Recently, PCV2 infection in the pig population has been found to be more common than PCV1 infection (13, 26, 27, 29, 40). By PCR, the number of Canadian pigs coinfected with PCV1 and PCV2 was less than the number of those infected with PCV2 alone (26, 27, 40). Thus far, only PCV2 has been detected by in situ hybridization in tissues of pigs with PMWS in the Midwestern United States (S. D. Sorden, unpublished data). Previously, Hines et al. (19) found that sera from 13 swine herds in the United States contained antibodies to the PK-15 contaminant PCV. However, this should be interpreted carefully as antibodies to PCV2 cross-react with PCV1 and titers as high as 5,120 have been detected when PCV1-infected PK-15 cells were used in IPMA (41). Additionally, a strong association between antibody titers to PCV2 and those to PCV1 of identical serum samples suggested that the reactivity to PCV1 was possibly due to cross-reaction with antibodies to PCV2 infection (41). The specificity of assays to detect antibodies to PCV2 versus antibodies to PCV1 may be less important in geographical areas where PCV1 is not present. In contrast, further testing for reactivity with PCV1 is necessary in regions where PCV1 infections are common.

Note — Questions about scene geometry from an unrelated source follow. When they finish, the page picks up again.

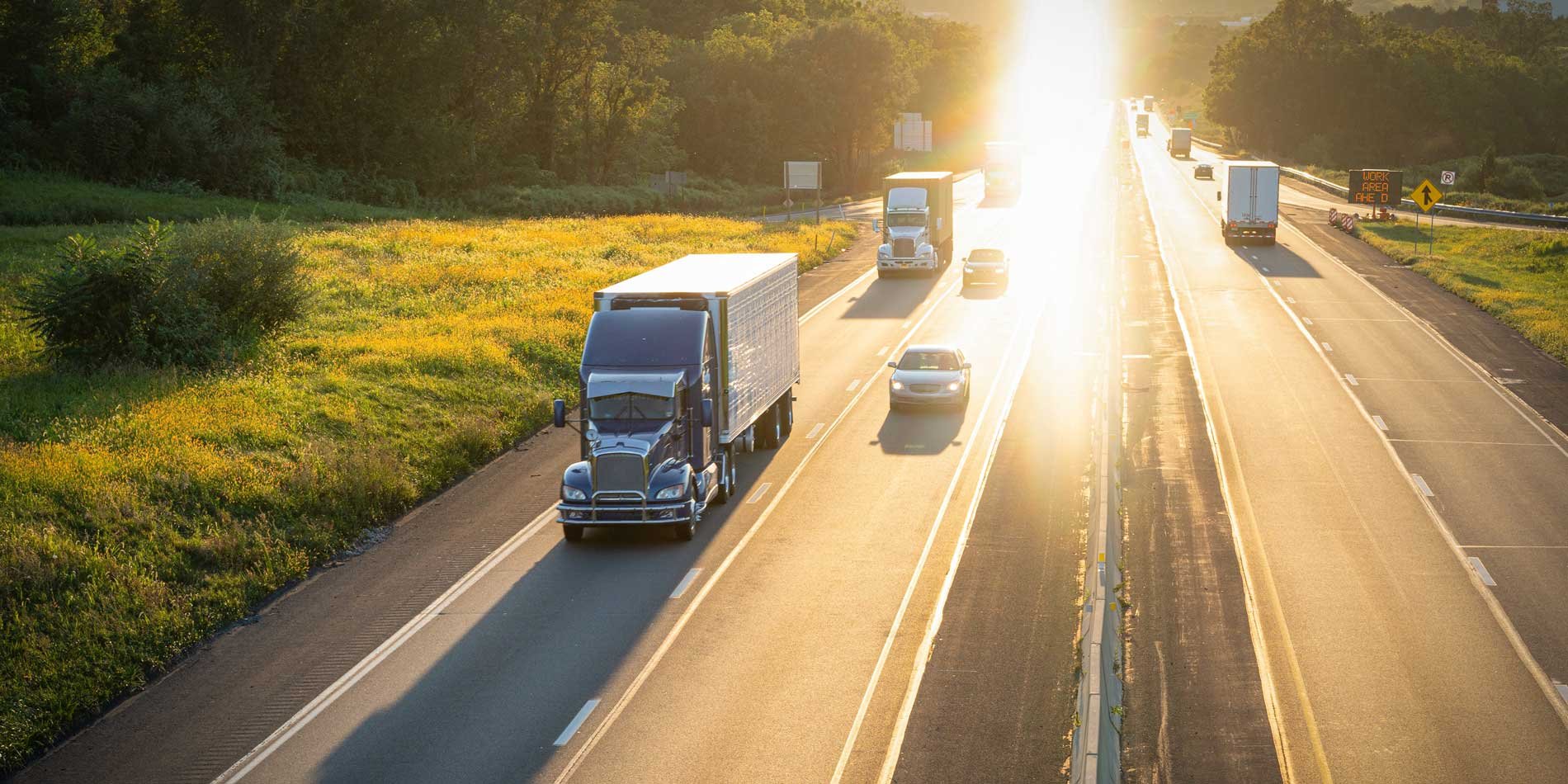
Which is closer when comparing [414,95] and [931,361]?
[931,361]

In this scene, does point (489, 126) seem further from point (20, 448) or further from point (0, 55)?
point (20, 448)

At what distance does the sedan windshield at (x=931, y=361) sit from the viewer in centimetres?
3186

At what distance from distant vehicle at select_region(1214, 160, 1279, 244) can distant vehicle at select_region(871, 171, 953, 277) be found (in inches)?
658

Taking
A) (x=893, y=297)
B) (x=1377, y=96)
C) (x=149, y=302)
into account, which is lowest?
(x=893, y=297)

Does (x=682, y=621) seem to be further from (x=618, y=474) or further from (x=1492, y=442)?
(x=1492, y=442)

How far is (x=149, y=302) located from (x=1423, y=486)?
26836mm

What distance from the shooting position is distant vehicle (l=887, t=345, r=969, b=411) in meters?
31.2

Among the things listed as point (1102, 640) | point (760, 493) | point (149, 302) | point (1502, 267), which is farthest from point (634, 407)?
point (1502, 267)

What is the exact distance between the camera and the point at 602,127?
112 m

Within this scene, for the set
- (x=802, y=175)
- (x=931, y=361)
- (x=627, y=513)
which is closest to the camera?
(x=627, y=513)

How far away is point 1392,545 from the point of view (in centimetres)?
2172

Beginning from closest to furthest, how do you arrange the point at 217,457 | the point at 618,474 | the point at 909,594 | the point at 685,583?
the point at 909,594
the point at 685,583
the point at 618,474
the point at 217,457

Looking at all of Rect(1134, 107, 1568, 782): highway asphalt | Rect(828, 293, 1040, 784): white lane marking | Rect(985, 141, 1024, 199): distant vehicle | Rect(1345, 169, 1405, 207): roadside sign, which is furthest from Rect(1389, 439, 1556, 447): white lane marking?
Rect(985, 141, 1024, 199): distant vehicle

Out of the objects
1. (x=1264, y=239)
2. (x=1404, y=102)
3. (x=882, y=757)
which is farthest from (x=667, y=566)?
(x=1404, y=102)
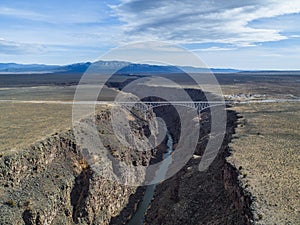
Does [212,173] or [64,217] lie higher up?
[212,173]

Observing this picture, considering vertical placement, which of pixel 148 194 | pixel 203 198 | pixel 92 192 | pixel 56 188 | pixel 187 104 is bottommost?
pixel 148 194

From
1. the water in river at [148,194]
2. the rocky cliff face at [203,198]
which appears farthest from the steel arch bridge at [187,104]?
the rocky cliff face at [203,198]

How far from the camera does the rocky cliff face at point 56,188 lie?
35.0m

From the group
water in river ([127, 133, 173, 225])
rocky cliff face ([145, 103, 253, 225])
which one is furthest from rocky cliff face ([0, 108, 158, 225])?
rocky cliff face ([145, 103, 253, 225])

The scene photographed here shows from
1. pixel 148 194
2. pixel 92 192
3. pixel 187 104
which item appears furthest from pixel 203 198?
pixel 187 104

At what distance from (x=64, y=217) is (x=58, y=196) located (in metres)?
2.69

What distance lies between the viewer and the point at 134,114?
86.7 meters

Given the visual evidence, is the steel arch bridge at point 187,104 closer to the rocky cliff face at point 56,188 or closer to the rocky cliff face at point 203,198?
the rocky cliff face at point 203,198

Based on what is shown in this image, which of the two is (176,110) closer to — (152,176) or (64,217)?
(152,176)

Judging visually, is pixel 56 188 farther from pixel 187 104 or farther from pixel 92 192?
pixel 187 104

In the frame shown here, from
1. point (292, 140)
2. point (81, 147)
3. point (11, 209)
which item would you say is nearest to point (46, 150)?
point (81, 147)

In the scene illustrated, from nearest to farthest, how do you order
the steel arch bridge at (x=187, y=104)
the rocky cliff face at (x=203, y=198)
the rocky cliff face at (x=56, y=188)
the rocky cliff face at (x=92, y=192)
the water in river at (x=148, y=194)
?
the rocky cliff face at (x=203, y=198), the rocky cliff face at (x=92, y=192), the rocky cliff face at (x=56, y=188), the water in river at (x=148, y=194), the steel arch bridge at (x=187, y=104)

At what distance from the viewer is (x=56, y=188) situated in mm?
40375

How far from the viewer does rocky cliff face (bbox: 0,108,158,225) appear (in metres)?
35.0
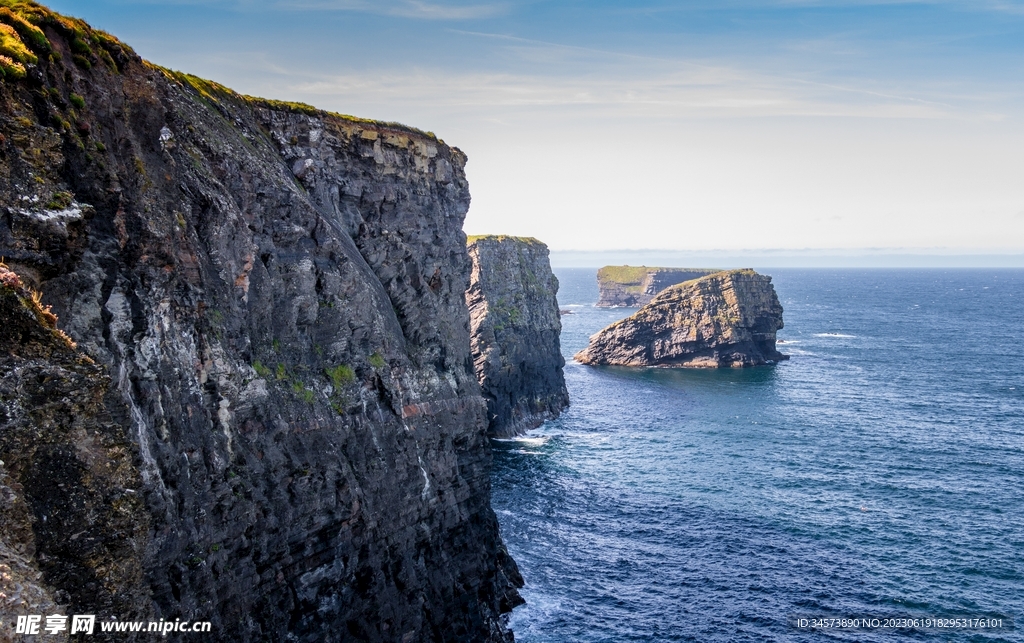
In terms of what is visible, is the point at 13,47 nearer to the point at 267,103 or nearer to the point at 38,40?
the point at 38,40

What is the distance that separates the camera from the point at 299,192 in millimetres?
41500

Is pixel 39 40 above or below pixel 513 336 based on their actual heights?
above

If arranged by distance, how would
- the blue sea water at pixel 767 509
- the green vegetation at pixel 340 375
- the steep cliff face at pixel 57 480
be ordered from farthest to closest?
the blue sea water at pixel 767 509 < the green vegetation at pixel 340 375 < the steep cliff face at pixel 57 480

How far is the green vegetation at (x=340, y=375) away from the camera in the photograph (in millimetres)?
40438

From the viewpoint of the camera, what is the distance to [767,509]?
6788 centimetres

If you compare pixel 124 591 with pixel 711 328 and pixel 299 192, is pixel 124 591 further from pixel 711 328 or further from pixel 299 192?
pixel 711 328

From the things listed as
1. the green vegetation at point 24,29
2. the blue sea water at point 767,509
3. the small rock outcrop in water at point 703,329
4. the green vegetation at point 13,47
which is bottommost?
the blue sea water at point 767,509

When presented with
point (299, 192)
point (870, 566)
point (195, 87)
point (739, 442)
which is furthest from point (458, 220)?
point (739, 442)

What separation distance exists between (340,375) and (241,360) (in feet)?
24.6

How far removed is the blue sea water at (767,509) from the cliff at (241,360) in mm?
10308

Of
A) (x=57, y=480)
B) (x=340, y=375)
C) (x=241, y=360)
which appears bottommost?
(x=57, y=480)

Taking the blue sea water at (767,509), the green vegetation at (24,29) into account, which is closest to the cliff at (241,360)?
the green vegetation at (24,29)

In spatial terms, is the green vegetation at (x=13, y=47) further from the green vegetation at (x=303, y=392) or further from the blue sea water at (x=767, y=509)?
the blue sea water at (x=767, y=509)

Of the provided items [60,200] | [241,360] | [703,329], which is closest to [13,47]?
[60,200]
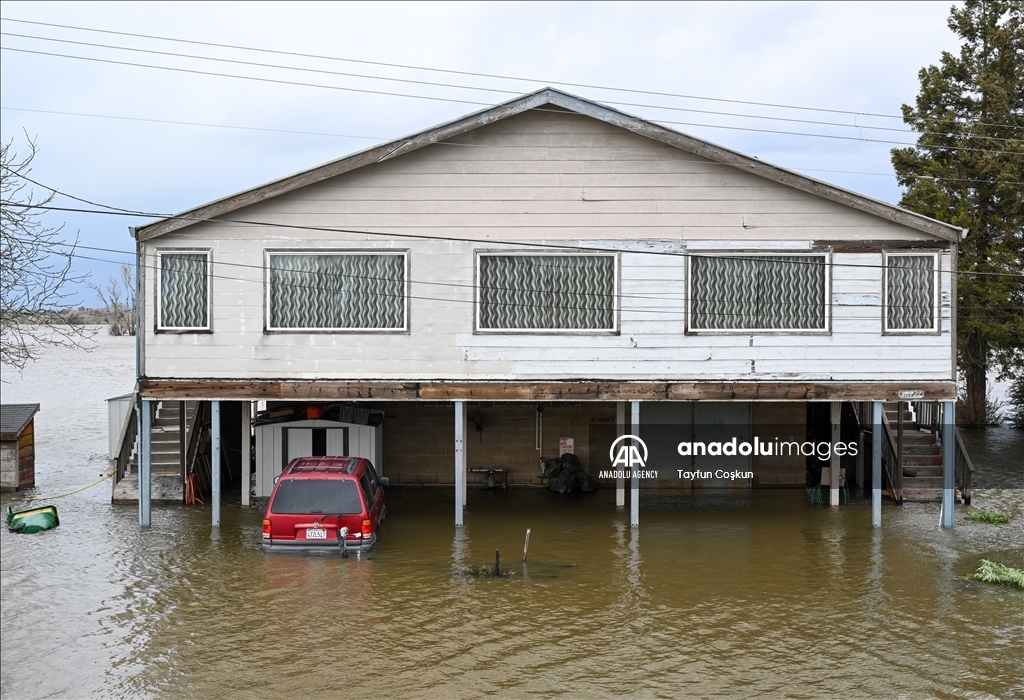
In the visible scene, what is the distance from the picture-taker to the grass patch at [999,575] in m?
14.3

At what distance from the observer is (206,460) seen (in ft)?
73.8

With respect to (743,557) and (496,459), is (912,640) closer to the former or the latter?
(743,557)

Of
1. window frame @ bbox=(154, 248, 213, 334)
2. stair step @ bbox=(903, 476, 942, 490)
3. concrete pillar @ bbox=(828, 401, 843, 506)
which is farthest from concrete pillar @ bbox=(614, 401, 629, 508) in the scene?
window frame @ bbox=(154, 248, 213, 334)

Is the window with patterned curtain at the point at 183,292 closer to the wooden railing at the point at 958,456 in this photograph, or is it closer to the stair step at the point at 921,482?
the wooden railing at the point at 958,456

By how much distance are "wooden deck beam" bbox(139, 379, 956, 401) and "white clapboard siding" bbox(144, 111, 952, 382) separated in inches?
7.9

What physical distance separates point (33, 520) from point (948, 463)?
16.8 m

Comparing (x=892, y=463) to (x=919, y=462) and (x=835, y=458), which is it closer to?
(x=919, y=462)

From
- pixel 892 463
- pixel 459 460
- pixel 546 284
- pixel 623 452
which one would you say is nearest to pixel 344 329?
pixel 459 460

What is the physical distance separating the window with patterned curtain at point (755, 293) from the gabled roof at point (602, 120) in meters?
1.37

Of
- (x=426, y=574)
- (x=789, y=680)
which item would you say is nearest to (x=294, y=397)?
(x=426, y=574)

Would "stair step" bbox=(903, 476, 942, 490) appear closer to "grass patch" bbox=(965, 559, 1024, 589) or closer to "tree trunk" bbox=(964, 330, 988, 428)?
"grass patch" bbox=(965, 559, 1024, 589)

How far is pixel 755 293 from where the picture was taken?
17.6m

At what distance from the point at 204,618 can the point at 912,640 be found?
29.1ft

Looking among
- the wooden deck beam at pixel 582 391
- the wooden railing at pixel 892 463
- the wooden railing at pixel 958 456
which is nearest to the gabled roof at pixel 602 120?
the wooden deck beam at pixel 582 391
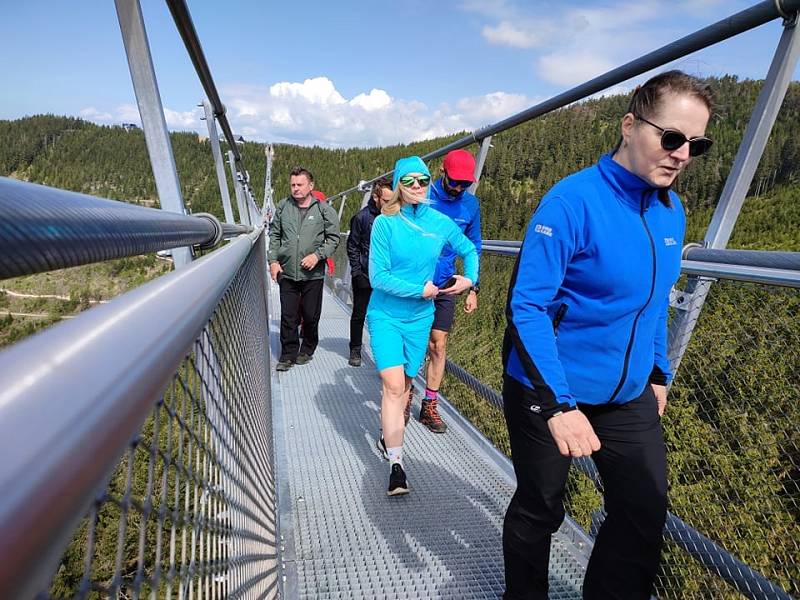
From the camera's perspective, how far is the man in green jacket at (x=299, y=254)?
572cm

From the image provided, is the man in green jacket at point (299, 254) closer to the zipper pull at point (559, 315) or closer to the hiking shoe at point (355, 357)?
the hiking shoe at point (355, 357)

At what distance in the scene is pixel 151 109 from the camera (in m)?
1.71

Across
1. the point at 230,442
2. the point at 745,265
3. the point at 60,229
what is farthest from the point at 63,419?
the point at 745,265

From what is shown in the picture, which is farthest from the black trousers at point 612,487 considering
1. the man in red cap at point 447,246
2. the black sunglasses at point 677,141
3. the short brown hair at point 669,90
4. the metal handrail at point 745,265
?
the man in red cap at point 447,246

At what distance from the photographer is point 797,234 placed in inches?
730

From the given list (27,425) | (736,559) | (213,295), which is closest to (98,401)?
(27,425)

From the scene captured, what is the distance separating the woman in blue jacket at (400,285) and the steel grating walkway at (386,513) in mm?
255

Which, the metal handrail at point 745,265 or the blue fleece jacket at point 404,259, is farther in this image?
the blue fleece jacket at point 404,259

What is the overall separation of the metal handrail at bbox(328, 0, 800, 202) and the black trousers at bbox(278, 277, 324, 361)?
270 cm

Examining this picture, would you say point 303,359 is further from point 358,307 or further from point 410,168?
point 410,168

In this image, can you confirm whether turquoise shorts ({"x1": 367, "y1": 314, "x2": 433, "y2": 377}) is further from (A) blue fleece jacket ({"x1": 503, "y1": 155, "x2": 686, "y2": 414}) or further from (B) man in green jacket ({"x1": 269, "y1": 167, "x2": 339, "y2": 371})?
(B) man in green jacket ({"x1": 269, "y1": 167, "x2": 339, "y2": 371})

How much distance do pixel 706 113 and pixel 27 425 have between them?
203 centimetres

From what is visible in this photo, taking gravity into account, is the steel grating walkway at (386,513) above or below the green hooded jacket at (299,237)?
below

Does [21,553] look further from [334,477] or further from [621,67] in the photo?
[334,477]
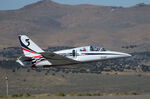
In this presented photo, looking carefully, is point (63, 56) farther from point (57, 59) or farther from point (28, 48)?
point (28, 48)

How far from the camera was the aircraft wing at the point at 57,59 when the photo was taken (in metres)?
56.0

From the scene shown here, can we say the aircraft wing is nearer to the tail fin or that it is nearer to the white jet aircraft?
the white jet aircraft

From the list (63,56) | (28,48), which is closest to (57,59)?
(63,56)

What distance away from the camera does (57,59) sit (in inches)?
2238

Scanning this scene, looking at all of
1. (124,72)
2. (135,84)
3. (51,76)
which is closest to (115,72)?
(124,72)

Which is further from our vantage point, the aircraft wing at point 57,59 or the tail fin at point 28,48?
the tail fin at point 28,48

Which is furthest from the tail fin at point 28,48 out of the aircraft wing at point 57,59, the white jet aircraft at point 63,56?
the aircraft wing at point 57,59

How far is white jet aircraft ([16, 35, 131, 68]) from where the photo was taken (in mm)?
55906

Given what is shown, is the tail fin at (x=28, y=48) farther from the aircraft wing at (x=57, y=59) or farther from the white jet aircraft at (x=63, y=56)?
the aircraft wing at (x=57, y=59)

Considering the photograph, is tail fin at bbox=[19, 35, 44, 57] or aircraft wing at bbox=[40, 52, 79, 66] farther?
tail fin at bbox=[19, 35, 44, 57]

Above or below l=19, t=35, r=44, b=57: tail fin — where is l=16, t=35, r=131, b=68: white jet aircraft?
below

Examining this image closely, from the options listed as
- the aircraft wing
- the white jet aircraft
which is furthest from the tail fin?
the aircraft wing

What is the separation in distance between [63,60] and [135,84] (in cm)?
4052

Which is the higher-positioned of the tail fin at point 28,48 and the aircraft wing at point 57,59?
the tail fin at point 28,48
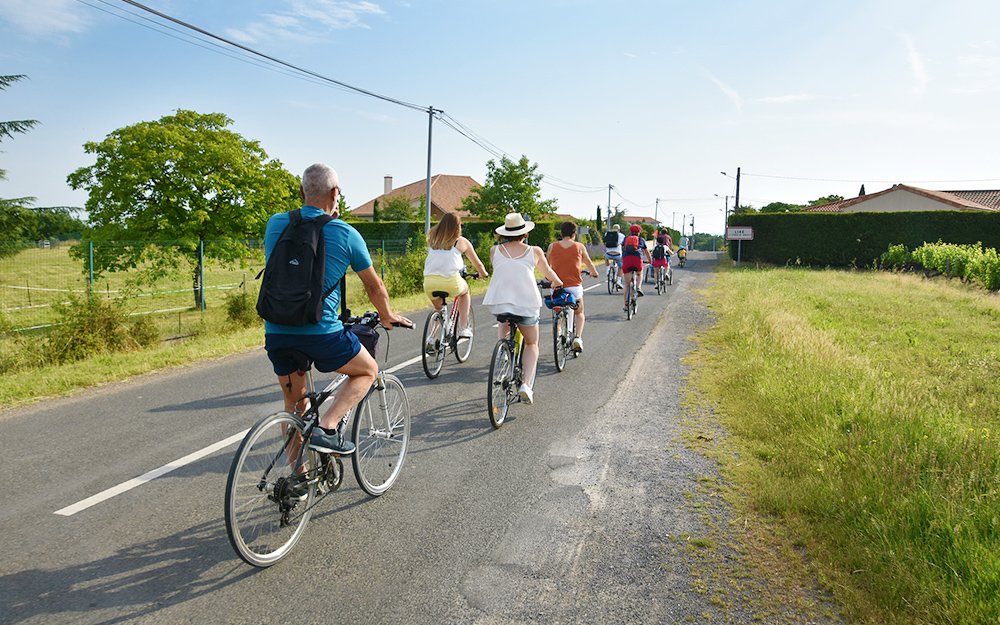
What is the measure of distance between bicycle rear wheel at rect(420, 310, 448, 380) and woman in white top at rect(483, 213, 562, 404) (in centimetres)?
176

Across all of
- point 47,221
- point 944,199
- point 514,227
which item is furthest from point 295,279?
point 944,199

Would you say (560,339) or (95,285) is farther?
(95,285)

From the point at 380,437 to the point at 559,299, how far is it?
14.5 ft

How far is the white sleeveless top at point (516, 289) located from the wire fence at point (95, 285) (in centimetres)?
742

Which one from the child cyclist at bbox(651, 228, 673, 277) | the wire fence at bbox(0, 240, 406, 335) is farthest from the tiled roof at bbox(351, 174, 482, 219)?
the wire fence at bbox(0, 240, 406, 335)

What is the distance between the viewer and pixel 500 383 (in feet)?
19.5

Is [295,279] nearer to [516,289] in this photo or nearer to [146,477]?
[146,477]

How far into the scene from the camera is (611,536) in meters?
3.79

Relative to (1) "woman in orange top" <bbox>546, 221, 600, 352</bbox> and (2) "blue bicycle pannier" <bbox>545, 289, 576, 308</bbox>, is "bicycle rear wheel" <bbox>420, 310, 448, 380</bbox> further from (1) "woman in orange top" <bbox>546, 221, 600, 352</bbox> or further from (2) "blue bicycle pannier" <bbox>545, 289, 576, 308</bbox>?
(1) "woman in orange top" <bbox>546, 221, 600, 352</bbox>

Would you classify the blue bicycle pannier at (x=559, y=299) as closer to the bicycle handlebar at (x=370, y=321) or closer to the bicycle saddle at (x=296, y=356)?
the bicycle handlebar at (x=370, y=321)

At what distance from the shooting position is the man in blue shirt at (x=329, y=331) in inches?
131

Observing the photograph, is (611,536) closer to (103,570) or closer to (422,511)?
(422,511)

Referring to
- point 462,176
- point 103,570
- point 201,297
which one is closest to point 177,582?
point 103,570

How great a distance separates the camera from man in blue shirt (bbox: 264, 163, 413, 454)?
10.9 ft
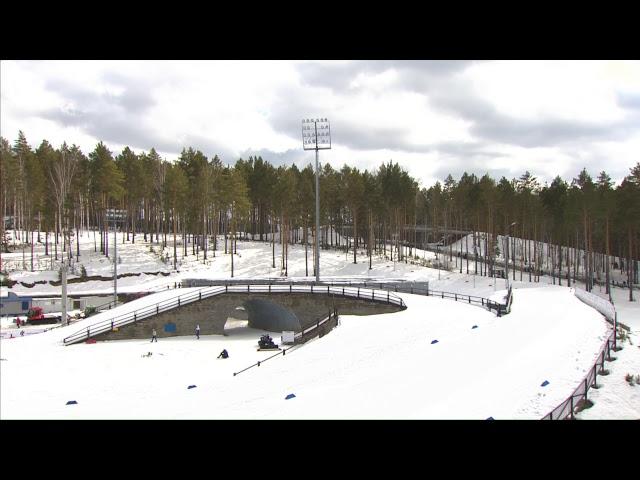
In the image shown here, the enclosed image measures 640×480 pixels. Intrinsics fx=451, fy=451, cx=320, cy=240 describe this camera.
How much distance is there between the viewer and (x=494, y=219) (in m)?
67.9

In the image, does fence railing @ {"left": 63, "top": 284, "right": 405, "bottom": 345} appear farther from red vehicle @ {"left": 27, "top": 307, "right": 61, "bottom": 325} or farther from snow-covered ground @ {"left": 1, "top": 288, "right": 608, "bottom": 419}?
red vehicle @ {"left": 27, "top": 307, "right": 61, "bottom": 325}

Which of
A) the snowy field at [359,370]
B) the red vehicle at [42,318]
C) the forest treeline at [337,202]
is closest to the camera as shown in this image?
the snowy field at [359,370]

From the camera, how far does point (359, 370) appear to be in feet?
63.5

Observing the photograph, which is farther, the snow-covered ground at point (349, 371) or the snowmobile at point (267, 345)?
the snowmobile at point (267, 345)

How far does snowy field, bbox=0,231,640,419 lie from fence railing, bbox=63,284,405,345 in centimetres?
124

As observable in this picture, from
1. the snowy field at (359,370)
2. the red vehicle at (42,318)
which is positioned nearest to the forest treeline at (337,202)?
the red vehicle at (42,318)

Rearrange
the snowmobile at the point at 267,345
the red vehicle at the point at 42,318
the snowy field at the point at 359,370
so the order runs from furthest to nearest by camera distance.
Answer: the red vehicle at the point at 42,318 → the snowmobile at the point at 267,345 → the snowy field at the point at 359,370

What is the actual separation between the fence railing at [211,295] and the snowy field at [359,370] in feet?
4.08

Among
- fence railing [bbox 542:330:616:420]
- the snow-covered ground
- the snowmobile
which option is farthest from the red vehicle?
fence railing [bbox 542:330:616:420]

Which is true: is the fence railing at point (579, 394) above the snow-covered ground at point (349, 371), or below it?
above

The ELISA procedures reported here are relatively simple and should be applicable worldwide since homology among PCV2 isolates from North America, Europe, and Asia is reported to be 95 to 99% (14). Both assays have been well standardized and validated and thus provide valuable tools for the detection of antibodies to PCV. Due to the semiquantitative nature of ELISA, the application of both assays is not limited to diagnosis of prior infection or the estimation of prevalence in a target population. In addition, both ELISAs could be used for determining the pattern of decaying maternal antibody to PCV2 and the minimum level of antibody for protection against PCV2 infection. Further refinement of both assays to differentiate the immune status between healthy PCV2 antibody positive animals and those with progressive PMWS should be pursued.